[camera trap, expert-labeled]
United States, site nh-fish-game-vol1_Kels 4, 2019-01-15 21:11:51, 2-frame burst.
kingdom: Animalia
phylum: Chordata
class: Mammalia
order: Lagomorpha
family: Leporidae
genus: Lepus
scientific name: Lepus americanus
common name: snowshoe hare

......

AIM OF THE TASK: Return the records in their entirety. Keep every character as it is.

RESULT:
[camera trap, expert-labeled]
United States, site nh-fish-game-vol1_Kels 4, 2019-01-15 21:11:51, 2-frame burst.
kingdom: Animalia
phylum: Chordata
class: Mammalia
order: Lagomorpha
family: Leporidae
genus: Lepus
scientific name: Lepus americanus
common name: snowshoe hare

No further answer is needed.